Harry smiled, but didn't respond. After everything, he still felt decidedly uncomfortable discussing his past feats.
"And you saved all of our lives today," Hermione said softly. "You realize that, don't you?"
He shrugged, staring at his knees. Of course he realized the enormity of had happened today, but it was inconceivable to him that he alone should be recognized, not when everyone else had made sacrifices as well. The truth was that all he wanted—all he had ever wanted—was a little tranquillity.
There was one last stretch of silence, and then Ron spoke up.
"Well, except for the hairy troll, and the giant snake, and the poisoned mead… and the Death Eaters… and, well, the near-death experiences… it's been an adventure, hasn't it?"
Harry snorted. "Yeah," he said. "But my whole life's been an adventure. I'm about ready for some quiet myself, to tell you the truth…" He glanced sideways at Ginny as a picture came into his mind of him and her, strolling in a garden… their garden, perhaps, situated behind a lovely little cottage with lots of windows… one of which might open into a nursery…

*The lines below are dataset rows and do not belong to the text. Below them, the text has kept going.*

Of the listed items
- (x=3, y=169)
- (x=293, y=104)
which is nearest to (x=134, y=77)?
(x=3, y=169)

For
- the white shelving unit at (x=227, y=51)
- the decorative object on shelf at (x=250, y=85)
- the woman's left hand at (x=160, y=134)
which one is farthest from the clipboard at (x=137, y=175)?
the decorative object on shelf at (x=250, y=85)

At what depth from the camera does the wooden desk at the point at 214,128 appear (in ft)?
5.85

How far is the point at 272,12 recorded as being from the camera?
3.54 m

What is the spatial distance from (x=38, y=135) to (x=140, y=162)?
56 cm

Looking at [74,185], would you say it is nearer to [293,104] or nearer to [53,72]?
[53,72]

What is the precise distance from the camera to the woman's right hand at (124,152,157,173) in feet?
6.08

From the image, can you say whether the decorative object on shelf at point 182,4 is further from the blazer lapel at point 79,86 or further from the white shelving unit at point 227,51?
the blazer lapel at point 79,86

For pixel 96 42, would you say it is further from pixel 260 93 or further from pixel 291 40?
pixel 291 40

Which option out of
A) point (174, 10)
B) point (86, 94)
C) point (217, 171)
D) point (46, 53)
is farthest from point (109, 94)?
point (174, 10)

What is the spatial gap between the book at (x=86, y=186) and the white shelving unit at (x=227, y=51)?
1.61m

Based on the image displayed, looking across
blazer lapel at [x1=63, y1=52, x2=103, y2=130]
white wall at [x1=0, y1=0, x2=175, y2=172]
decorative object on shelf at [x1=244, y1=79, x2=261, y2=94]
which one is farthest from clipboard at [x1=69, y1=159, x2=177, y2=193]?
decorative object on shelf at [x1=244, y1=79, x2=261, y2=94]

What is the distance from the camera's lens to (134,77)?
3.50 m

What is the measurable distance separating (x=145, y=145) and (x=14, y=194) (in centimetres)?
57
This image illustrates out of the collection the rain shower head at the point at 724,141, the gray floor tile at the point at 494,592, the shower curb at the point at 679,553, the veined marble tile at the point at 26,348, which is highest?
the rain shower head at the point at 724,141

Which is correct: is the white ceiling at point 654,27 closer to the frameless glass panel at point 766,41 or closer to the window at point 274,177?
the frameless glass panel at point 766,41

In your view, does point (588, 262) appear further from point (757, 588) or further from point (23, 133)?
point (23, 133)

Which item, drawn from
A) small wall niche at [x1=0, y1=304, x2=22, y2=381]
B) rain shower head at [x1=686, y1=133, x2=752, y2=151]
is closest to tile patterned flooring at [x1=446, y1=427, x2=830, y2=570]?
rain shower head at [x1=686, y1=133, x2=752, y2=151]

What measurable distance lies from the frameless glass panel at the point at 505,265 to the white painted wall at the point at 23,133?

And as silence fell again amongst the four friends, Harry realized what he had been sensing all morning, what had been nudging his senses and calming him inexplicably. The silence—what had seemed to be lack of sound—was actually the soothing sound of peace. It was evident in the soft breeze that still flowed from the window, in the warm sunlight that flooded the room, and in the soft smiles of his three closest friends. As Harry considered them, and the others, whose voices still whispered from outside on the grounds and in the echoes of his memory, it warmed him from the inside, because this was what he had been working towards for all these years—quiet, tranquil moments with the ones he loved. And although there was still a bit of hurt and pain inside, and the memories of the ones who had fallen would always remain, this peaceful feeling was comforting. In time, it would heal his wounds.
As he looked around—at Ron and Hermione, who were holding hands tightly, and at Ginny, smiling at him with those familiar, blazing eyes—he knew that they too felt the overwhelming sense of hope that reigned supreme in the aftermath of the war. Maybe this peace that he had helped to bring about would comfort each of his friends, and his loved ones, and the whole wizarding world in the places where his words failed him. If this was truly what he had accomplished, if it was really what had been gained, then it was something, finally, that he was proud to take credit for.